Over the last week, I’ve been extremely grateful to learn from Perla Arellano about her life and family, her upcoming reporting plans (working as a foreign correspondent in Mexico), her apartment moving skills (all her belongings recently fit in the back of a small van), and how to sneak out of a chokehold by hitting that pressure point just right. On the short plane ride between Mexico City and Guadalajara, I had the opportunity to learn from Perla about her work with the newspaper Ahora Sí, a Spanish-language community newspaper in Austin, Texas, and the broader landscape of Spanish-language media in the United States. — Laura Gottesdiener, Fall 2018 Guatemala Reporting Fellow
PERLA ARELLANO: I’m a community journalist in Austin, Texas, so I write for Spanish speakers and immigrant communities. When I’m out reporting I have to stay a while, not just to get the story I’m currently covering, but to continue talking to them about other subjects around the topic.
In my work, it’s not just big-picture stories, which happens a lot in English media, even regional papers. But with Spanish-language media in the United States that focuses on the community of that city, the stories really have to be specific.
For example, when you’re out covering an event that has to do with education, you don’t just say: “there were 500 people who showed up to this event,” because what does a mom or a dad or a student care that there were 500 people? What they care about are the resources so they too can get an education. So for us it’s about the information, it’s really about what the community wants to hear.

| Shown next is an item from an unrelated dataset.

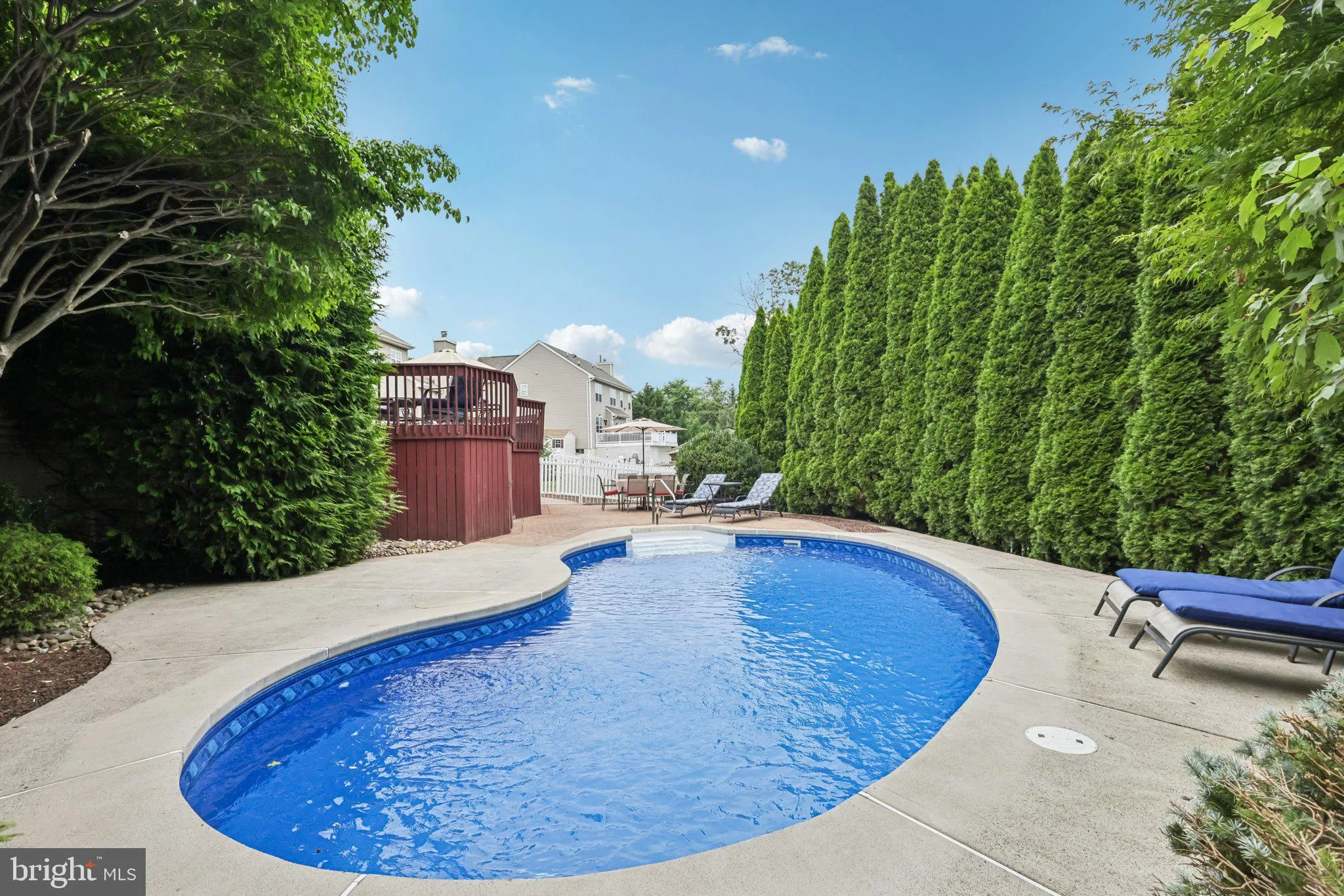 Princeton, New Jersey 08540, United States, 4 Bedrooms Bedrooms, ,4 BathroomsBathrooms,Residential,Active,162061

It’s not just hard breaking news, which I also do, but it’s also notes that are useful to our audience. For example, after [Hurricane Maria in] Puerto Rico happened, this one lady in central Texas sent me a press release. She was Puerto Rican herself, and she was like: “I’ll send you the press release so people will know how to help.”
So it’s not just about what’s happening in the city—or documenting what’s happening in the places our community is originally from—but it’s also about we can help and how we can get help.
While I was in college, it was all about how you have to be unbiased, or you have to be objective. But in a way that takes away who your audience really is. At least for Spanish-language media, we know who our audience is, and we know how to write their stories. So i think with local Spanish language media, there really is a purpose. It’s asking: how do we help this community? How do we give resources?
I do think local Spanish-language media in the United States, I think it has to evolve to incorporate more political news, education, health news, so it’s not so heavily focused on immigration.